PASADO DE ROSCA. Tamales de Chivo. 5.Jenaro, por Bernar Freiría

 



Por supuesto, todo el mundo tenía que estar al día en sus cuentas. Para eso las anotaciones de Jenaro eran importantes. Había ideado un sistema de registro cifrado de modo que nadie más que él fuera capaz de relacionar lo que figuraba en sus papeles con personas, con cantidades de dinero y de sustancias o con actividades concretas. Aun así, nunca dejaba a nadie ver sus cuadernos, sino que cuando tenía que rendir cuentas, traducía él mismo en voz alta sus anotaciones. Custodiaba sus papeles con celo y al cabo de un tiempo sus jefes y pagadores le dieron un cierto margen para decidir cuándo cortar el grifo a alguien. Paradójicamente, el que en un entorno legal había cometido todo tipo de ilegalidades, ahora, en un entorno ilegal, era el encargado de mantener una estricta contabilidad y de velar por que todos cumplieran todas las normas y nadie dejara de pagar lo que debía. Ironías de la vida, el mal pagador se había convertido en el guardián de los pagos. En ningún momento se le ocurrió apropiarse ni de un gramo ni de un peso. Allí no había juicios formales, ni mucho menos abogados defensores; la condena era siempre a la pena capital, y de sobra sabía con qué facilidad la ejecutaban. Así que la rectitud en su proceder estaba garantizada. A cambio, su vida era respetada, tenía una vivienda modesta en el barrio La Alianza de Monterrey y recibía una cantidad de dinero variable pero suficiente para su supervivencia. Ese era su horizonte vital. En esta función de meticuloso y pulcro contable estaba su techo en la organización. Las cuestiones relativas a la procedencia, la producción y la distribución de las mercancías, y de las fabulosas ganancias que todo ello generaba, le eran del todo ajenas. Había encontrado un nicho en un rincón apartado donde no iba a ser nada fácil que lo localizaran los que tenían cuentas pendientes con él en España, eso era lo que debía importarle. 

Naturalmente, su condena en rebeldía implicaba una orden de busca y captura.
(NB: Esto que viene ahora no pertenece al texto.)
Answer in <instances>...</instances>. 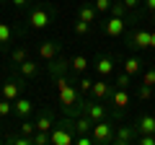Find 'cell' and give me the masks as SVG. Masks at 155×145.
Returning a JSON list of instances; mask_svg holds the SVG:
<instances>
[{
    "label": "cell",
    "mask_w": 155,
    "mask_h": 145,
    "mask_svg": "<svg viewBox=\"0 0 155 145\" xmlns=\"http://www.w3.org/2000/svg\"><path fill=\"white\" fill-rule=\"evenodd\" d=\"M8 60H11V65H21V62H26L28 60V47L26 44H21V47H13L11 49V55H8Z\"/></svg>",
    "instance_id": "cell-21"
},
{
    "label": "cell",
    "mask_w": 155,
    "mask_h": 145,
    "mask_svg": "<svg viewBox=\"0 0 155 145\" xmlns=\"http://www.w3.org/2000/svg\"><path fill=\"white\" fill-rule=\"evenodd\" d=\"M80 114H85V117L93 119V122H101V119H114V112H111V106L106 104V101L91 99V96H85L83 106H80Z\"/></svg>",
    "instance_id": "cell-3"
},
{
    "label": "cell",
    "mask_w": 155,
    "mask_h": 145,
    "mask_svg": "<svg viewBox=\"0 0 155 145\" xmlns=\"http://www.w3.org/2000/svg\"><path fill=\"white\" fill-rule=\"evenodd\" d=\"M34 122H36V130H39V132H52V127L57 124L54 117H52V112H47V109H41V112L36 114Z\"/></svg>",
    "instance_id": "cell-17"
},
{
    "label": "cell",
    "mask_w": 155,
    "mask_h": 145,
    "mask_svg": "<svg viewBox=\"0 0 155 145\" xmlns=\"http://www.w3.org/2000/svg\"><path fill=\"white\" fill-rule=\"evenodd\" d=\"M111 88H114V83H109V78H98L93 80V88H91V99H98V101H106L111 96Z\"/></svg>",
    "instance_id": "cell-13"
},
{
    "label": "cell",
    "mask_w": 155,
    "mask_h": 145,
    "mask_svg": "<svg viewBox=\"0 0 155 145\" xmlns=\"http://www.w3.org/2000/svg\"><path fill=\"white\" fill-rule=\"evenodd\" d=\"M137 127L134 124H122V127H116L114 132V145H129V143H137Z\"/></svg>",
    "instance_id": "cell-10"
},
{
    "label": "cell",
    "mask_w": 155,
    "mask_h": 145,
    "mask_svg": "<svg viewBox=\"0 0 155 145\" xmlns=\"http://www.w3.org/2000/svg\"><path fill=\"white\" fill-rule=\"evenodd\" d=\"M34 145H49V132H34Z\"/></svg>",
    "instance_id": "cell-33"
},
{
    "label": "cell",
    "mask_w": 155,
    "mask_h": 145,
    "mask_svg": "<svg viewBox=\"0 0 155 145\" xmlns=\"http://www.w3.org/2000/svg\"><path fill=\"white\" fill-rule=\"evenodd\" d=\"M114 86H119V88H129V86H132V75L122 70V72L114 78Z\"/></svg>",
    "instance_id": "cell-29"
},
{
    "label": "cell",
    "mask_w": 155,
    "mask_h": 145,
    "mask_svg": "<svg viewBox=\"0 0 155 145\" xmlns=\"http://www.w3.org/2000/svg\"><path fill=\"white\" fill-rule=\"evenodd\" d=\"M140 83H147V86L155 88V67H147V70L142 72V80H140Z\"/></svg>",
    "instance_id": "cell-32"
},
{
    "label": "cell",
    "mask_w": 155,
    "mask_h": 145,
    "mask_svg": "<svg viewBox=\"0 0 155 145\" xmlns=\"http://www.w3.org/2000/svg\"><path fill=\"white\" fill-rule=\"evenodd\" d=\"M54 18H57V11L49 5V3H34V5L28 8L26 23H28V29L39 31V29L52 26V23H54Z\"/></svg>",
    "instance_id": "cell-2"
},
{
    "label": "cell",
    "mask_w": 155,
    "mask_h": 145,
    "mask_svg": "<svg viewBox=\"0 0 155 145\" xmlns=\"http://www.w3.org/2000/svg\"><path fill=\"white\" fill-rule=\"evenodd\" d=\"M52 80H54V86H57V99H60L62 112L70 114V117H78L85 96L78 91V86L70 80V75H57V78H52Z\"/></svg>",
    "instance_id": "cell-1"
},
{
    "label": "cell",
    "mask_w": 155,
    "mask_h": 145,
    "mask_svg": "<svg viewBox=\"0 0 155 145\" xmlns=\"http://www.w3.org/2000/svg\"><path fill=\"white\" fill-rule=\"evenodd\" d=\"M153 86H147V83H140L137 86V99L140 101H150V99H153Z\"/></svg>",
    "instance_id": "cell-28"
},
{
    "label": "cell",
    "mask_w": 155,
    "mask_h": 145,
    "mask_svg": "<svg viewBox=\"0 0 155 145\" xmlns=\"http://www.w3.org/2000/svg\"><path fill=\"white\" fill-rule=\"evenodd\" d=\"M114 132H116L114 119H101V122H93V130H91L96 145H109V143H114Z\"/></svg>",
    "instance_id": "cell-6"
},
{
    "label": "cell",
    "mask_w": 155,
    "mask_h": 145,
    "mask_svg": "<svg viewBox=\"0 0 155 145\" xmlns=\"http://www.w3.org/2000/svg\"><path fill=\"white\" fill-rule=\"evenodd\" d=\"M114 67H116V57L114 55H98L93 62V70L98 78H111L114 75Z\"/></svg>",
    "instance_id": "cell-8"
},
{
    "label": "cell",
    "mask_w": 155,
    "mask_h": 145,
    "mask_svg": "<svg viewBox=\"0 0 155 145\" xmlns=\"http://www.w3.org/2000/svg\"><path fill=\"white\" fill-rule=\"evenodd\" d=\"M88 67H91V60L85 55H72L70 57V70L75 72V75H85Z\"/></svg>",
    "instance_id": "cell-18"
},
{
    "label": "cell",
    "mask_w": 155,
    "mask_h": 145,
    "mask_svg": "<svg viewBox=\"0 0 155 145\" xmlns=\"http://www.w3.org/2000/svg\"><path fill=\"white\" fill-rule=\"evenodd\" d=\"M145 3V11H147L150 18H155V0H142Z\"/></svg>",
    "instance_id": "cell-35"
},
{
    "label": "cell",
    "mask_w": 155,
    "mask_h": 145,
    "mask_svg": "<svg viewBox=\"0 0 155 145\" xmlns=\"http://www.w3.org/2000/svg\"><path fill=\"white\" fill-rule=\"evenodd\" d=\"M57 55H62V44H60V39H47V42H41V44H39V57H41L44 62L54 60Z\"/></svg>",
    "instance_id": "cell-12"
},
{
    "label": "cell",
    "mask_w": 155,
    "mask_h": 145,
    "mask_svg": "<svg viewBox=\"0 0 155 145\" xmlns=\"http://www.w3.org/2000/svg\"><path fill=\"white\" fill-rule=\"evenodd\" d=\"M8 143H13V145H34V137H28V135H16V137H8Z\"/></svg>",
    "instance_id": "cell-30"
},
{
    "label": "cell",
    "mask_w": 155,
    "mask_h": 145,
    "mask_svg": "<svg viewBox=\"0 0 155 145\" xmlns=\"http://www.w3.org/2000/svg\"><path fill=\"white\" fill-rule=\"evenodd\" d=\"M122 3H124V5L129 8V11H137V8H140V3H142V0H122Z\"/></svg>",
    "instance_id": "cell-36"
},
{
    "label": "cell",
    "mask_w": 155,
    "mask_h": 145,
    "mask_svg": "<svg viewBox=\"0 0 155 145\" xmlns=\"http://www.w3.org/2000/svg\"><path fill=\"white\" fill-rule=\"evenodd\" d=\"M127 47L129 49H150V31L142 26V23H134L132 29H129V34H127Z\"/></svg>",
    "instance_id": "cell-5"
},
{
    "label": "cell",
    "mask_w": 155,
    "mask_h": 145,
    "mask_svg": "<svg viewBox=\"0 0 155 145\" xmlns=\"http://www.w3.org/2000/svg\"><path fill=\"white\" fill-rule=\"evenodd\" d=\"M11 3H13V5H16V8H26L28 3H31V0H11Z\"/></svg>",
    "instance_id": "cell-37"
},
{
    "label": "cell",
    "mask_w": 155,
    "mask_h": 145,
    "mask_svg": "<svg viewBox=\"0 0 155 145\" xmlns=\"http://www.w3.org/2000/svg\"><path fill=\"white\" fill-rule=\"evenodd\" d=\"M106 104L111 106L114 119H122V114L127 112V106H129V88H119V86H114V88H111V96L106 99Z\"/></svg>",
    "instance_id": "cell-4"
},
{
    "label": "cell",
    "mask_w": 155,
    "mask_h": 145,
    "mask_svg": "<svg viewBox=\"0 0 155 145\" xmlns=\"http://www.w3.org/2000/svg\"><path fill=\"white\" fill-rule=\"evenodd\" d=\"M47 72H49L52 78H57V75H70V57L57 55L54 60L47 62Z\"/></svg>",
    "instance_id": "cell-11"
},
{
    "label": "cell",
    "mask_w": 155,
    "mask_h": 145,
    "mask_svg": "<svg viewBox=\"0 0 155 145\" xmlns=\"http://www.w3.org/2000/svg\"><path fill=\"white\" fill-rule=\"evenodd\" d=\"M23 86H26V78H8L5 83L0 86V96L3 99H11V101H16L18 96H21V91H23Z\"/></svg>",
    "instance_id": "cell-9"
},
{
    "label": "cell",
    "mask_w": 155,
    "mask_h": 145,
    "mask_svg": "<svg viewBox=\"0 0 155 145\" xmlns=\"http://www.w3.org/2000/svg\"><path fill=\"white\" fill-rule=\"evenodd\" d=\"M18 132L21 135H28V137H34V132H36V122H31V119H21V124H18Z\"/></svg>",
    "instance_id": "cell-26"
},
{
    "label": "cell",
    "mask_w": 155,
    "mask_h": 145,
    "mask_svg": "<svg viewBox=\"0 0 155 145\" xmlns=\"http://www.w3.org/2000/svg\"><path fill=\"white\" fill-rule=\"evenodd\" d=\"M91 26H93V23L83 21V18H75V21H72V31H75V36H88Z\"/></svg>",
    "instance_id": "cell-24"
},
{
    "label": "cell",
    "mask_w": 155,
    "mask_h": 145,
    "mask_svg": "<svg viewBox=\"0 0 155 145\" xmlns=\"http://www.w3.org/2000/svg\"><path fill=\"white\" fill-rule=\"evenodd\" d=\"M16 34H18V29H13L11 23H0V52L11 47V42H13Z\"/></svg>",
    "instance_id": "cell-19"
},
{
    "label": "cell",
    "mask_w": 155,
    "mask_h": 145,
    "mask_svg": "<svg viewBox=\"0 0 155 145\" xmlns=\"http://www.w3.org/2000/svg\"><path fill=\"white\" fill-rule=\"evenodd\" d=\"M75 86H78V91H80L83 96H88V93H91V88H93V80H91V75L85 72V75H80V78L75 80Z\"/></svg>",
    "instance_id": "cell-25"
},
{
    "label": "cell",
    "mask_w": 155,
    "mask_h": 145,
    "mask_svg": "<svg viewBox=\"0 0 155 145\" xmlns=\"http://www.w3.org/2000/svg\"><path fill=\"white\" fill-rule=\"evenodd\" d=\"M134 127H137L140 135H155V114L142 112L137 117V122H134Z\"/></svg>",
    "instance_id": "cell-16"
},
{
    "label": "cell",
    "mask_w": 155,
    "mask_h": 145,
    "mask_svg": "<svg viewBox=\"0 0 155 145\" xmlns=\"http://www.w3.org/2000/svg\"><path fill=\"white\" fill-rule=\"evenodd\" d=\"M101 31H104L106 36H111V39H119V36H124V31H127V21L109 13V18L101 21Z\"/></svg>",
    "instance_id": "cell-7"
},
{
    "label": "cell",
    "mask_w": 155,
    "mask_h": 145,
    "mask_svg": "<svg viewBox=\"0 0 155 145\" xmlns=\"http://www.w3.org/2000/svg\"><path fill=\"white\" fill-rule=\"evenodd\" d=\"M91 130H93V119H88L85 114H78V117H75V135L91 132Z\"/></svg>",
    "instance_id": "cell-23"
},
{
    "label": "cell",
    "mask_w": 155,
    "mask_h": 145,
    "mask_svg": "<svg viewBox=\"0 0 155 145\" xmlns=\"http://www.w3.org/2000/svg\"><path fill=\"white\" fill-rule=\"evenodd\" d=\"M34 101L31 99H23V96H18L16 101H13V117H18V119H26V117H31L34 114Z\"/></svg>",
    "instance_id": "cell-14"
},
{
    "label": "cell",
    "mask_w": 155,
    "mask_h": 145,
    "mask_svg": "<svg viewBox=\"0 0 155 145\" xmlns=\"http://www.w3.org/2000/svg\"><path fill=\"white\" fill-rule=\"evenodd\" d=\"M98 16H101V13L93 8V3L78 8V18H83V21H88V23H98Z\"/></svg>",
    "instance_id": "cell-22"
},
{
    "label": "cell",
    "mask_w": 155,
    "mask_h": 145,
    "mask_svg": "<svg viewBox=\"0 0 155 145\" xmlns=\"http://www.w3.org/2000/svg\"><path fill=\"white\" fill-rule=\"evenodd\" d=\"M8 117H13V101L0 96V119H8Z\"/></svg>",
    "instance_id": "cell-27"
},
{
    "label": "cell",
    "mask_w": 155,
    "mask_h": 145,
    "mask_svg": "<svg viewBox=\"0 0 155 145\" xmlns=\"http://www.w3.org/2000/svg\"><path fill=\"white\" fill-rule=\"evenodd\" d=\"M111 3H114V0H93V8L98 13H109L111 11Z\"/></svg>",
    "instance_id": "cell-31"
},
{
    "label": "cell",
    "mask_w": 155,
    "mask_h": 145,
    "mask_svg": "<svg viewBox=\"0 0 155 145\" xmlns=\"http://www.w3.org/2000/svg\"><path fill=\"white\" fill-rule=\"evenodd\" d=\"M18 75H21V78H26V80H36L39 75H41V65H39L36 60H31V57H28L26 62H21V65H18Z\"/></svg>",
    "instance_id": "cell-15"
},
{
    "label": "cell",
    "mask_w": 155,
    "mask_h": 145,
    "mask_svg": "<svg viewBox=\"0 0 155 145\" xmlns=\"http://www.w3.org/2000/svg\"><path fill=\"white\" fill-rule=\"evenodd\" d=\"M142 65H145V62L140 60L137 55H129L127 60H124V65H122V67H124V72H129V75L134 78V75H140V72H142Z\"/></svg>",
    "instance_id": "cell-20"
},
{
    "label": "cell",
    "mask_w": 155,
    "mask_h": 145,
    "mask_svg": "<svg viewBox=\"0 0 155 145\" xmlns=\"http://www.w3.org/2000/svg\"><path fill=\"white\" fill-rule=\"evenodd\" d=\"M0 3H11V0H0Z\"/></svg>",
    "instance_id": "cell-39"
},
{
    "label": "cell",
    "mask_w": 155,
    "mask_h": 145,
    "mask_svg": "<svg viewBox=\"0 0 155 145\" xmlns=\"http://www.w3.org/2000/svg\"><path fill=\"white\" fill-rule=\"evenodd\" d=\"M140 145H155V135H137Z\"/></svg>",
    "instance_id": "cell-34"
},
{
    "label": "cell",
    "mask_w": 155,
    "mask_h": 145,
    "mask_svg": "<svg viewBox=\"0 0 155 145\" xmlns=\"http://www.w3.org/2000/svg\"><path fill=\"white\" fill-rule=\"evenodd\" d=\"M150 49H155V29L150 31Z\"/></svg>",
    "instance_id": "cell-38"
}]
</instances>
Se había hecho del modo rutinario habitual para los delincuentes a los que el Estado, después de buscarlos en su domicilio habitual, no dedica un céntimo para encontrarlos. Pero también sabía con certeza que si cometía algún desliz que advirtiera a las autoridades consulares de su presencia en México, sí que podía verse en dificultades. Los abogados, tanto los españoles como los mexicanos, le habían advertido que sus delitos entraban de lleno en los especificados en el tratado de extradición vigente entre España y México. Además, aunque sus acreedores sabían que no podían sacar un euro de él, más de uno, si tuviera noticias, aunque fueran imprecisas, de dónde se encontraba, estaría dispuesto a pagar a un detective para que diera con su paradero y así facilitárselo a quien pudiera meterlo en una cárcel española por el solo placer de verlo entre rejas. Por eso no quería dar ninguna facilidad. No viajaba nunca, ni siquiera se acercaba al centro de Monterrey; tampoco trataba de relacionarse con nadie que no formara parte del grupo de traficantes en el que se movía. Incluso había restringido al máximo las noticias que daba a su familia y, a fuerza de no comunicarse con ellos, notaba que empezaban a tener para él una existencia irreal. Ni siquiera alimentaba la esperanza de regresar una vez que sus delitos hubieran prescrito. La Justicia dejaría un día de perseguirlo, pero sus acreedores, incluidos los familiares a los que debía un dinero que nunca iba a poder pagar, seguirían estando allí donde los había dejado. Su hijo seguiría creciendo sin su presencia, sin su ayuda, y sería un perfecto extraño para él. Probablemente albergara un justificado resentimiento para cuando Jenaro pudiera regresar. Sobre su mujer tampoco tenía ninguna esperanza. Sus relaciones se habían deteriorado al mismo ritmo que las cosas le empezaron a ir mal. Por otra parte, él estaba lejos, pero ella tenía que ver todos los días a muchos de los perjudicados por sus turbios negocios y estaría sufriendo a diario sus reproches explícitos y aguantando las miradas cargadas de desdén que sin duda le dirigirían.  Sería natural, pensaba, que su mujer quisiera emprender una nueva vida, con o sin nueva pareja, eso no lo tenía claro. Y no era algo que se le pudiera reprochar. Por consiguiente, el regreso no era para él esperanza ni horizonte.